Movement in Education

Hi All,

By now many of you know about the incredible importance of movement for learning.  John Ratey’s book Spark is a great resource for lay people to read about the research, but to sum up, all learning brains need cardio.  While we often hear about the benefits for children with ADHD, that completely ignores the fact that while it will definitely benefit children with ADHD, it is beneficial – and indeed necessary – for ALL children.  Why?

Cardio (and specifically cardio – other forms of exercise are not as effective) increases dopamine levels in the brain, the neurotransmitter that is necessary for motivation and sustained attention.  Dopamine gives us a sense of pleasure, and tells us to keep doing the activity that we are currently engaged in.  Many of us may know about dopamine through its natural role in sexual attraction or its unhealthy role in drug addiction.  At lower levels, we may even recognize dopamine’s presence through the sense of pleasure and well-being from reading a book.  But what we don’t often realize is that without that sense of pleasure at even lower levels, we wouldn’t even sustain attention to the end of a page.

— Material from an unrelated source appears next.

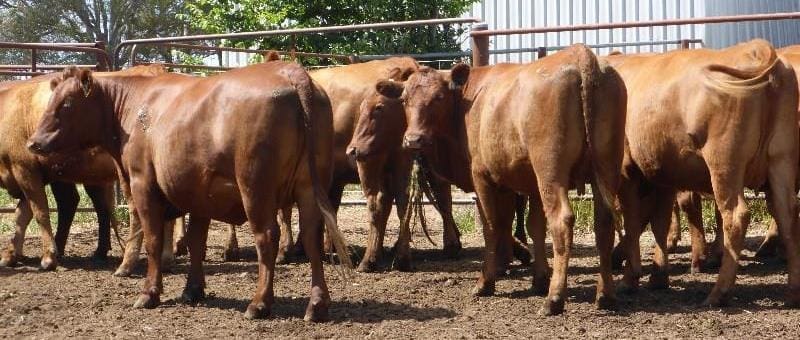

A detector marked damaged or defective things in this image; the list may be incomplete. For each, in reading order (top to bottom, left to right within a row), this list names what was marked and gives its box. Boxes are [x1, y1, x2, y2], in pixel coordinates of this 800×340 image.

So great, kids can pay attention better if they move more (hence why it gets so much press in ADHD articles).  But there are other benefits that parents and teachers need to know about.  There are health implications, as a recent study showed that children need to move ten minutes out of every hour to avoid atherosclerosis, a hitherto age-related problem where the veins harden and become sclerotic.  Movement breaks reverse that trend, and beyond that, the resulting higher dopamine levels lead to fewer mood disorders and fewer behavioral incidents in schools.  They lead to engaged students who want to be in class learning.  So the question is not how to afford the time to schedule in movement, the question is how can we afford not to?

At the request of a teacher, I created a document with suggestions on how to incorporate movement into your classes.  You can find it here: Movement Breaks by Affect Academics.  I hope that parents can give it to their teachers, and teachers can download it to pass around school.

And parents, don’t forget that cardio in the after school hours can lead to better sleep and lower stress levels, both of which are also inextricably linked with learning.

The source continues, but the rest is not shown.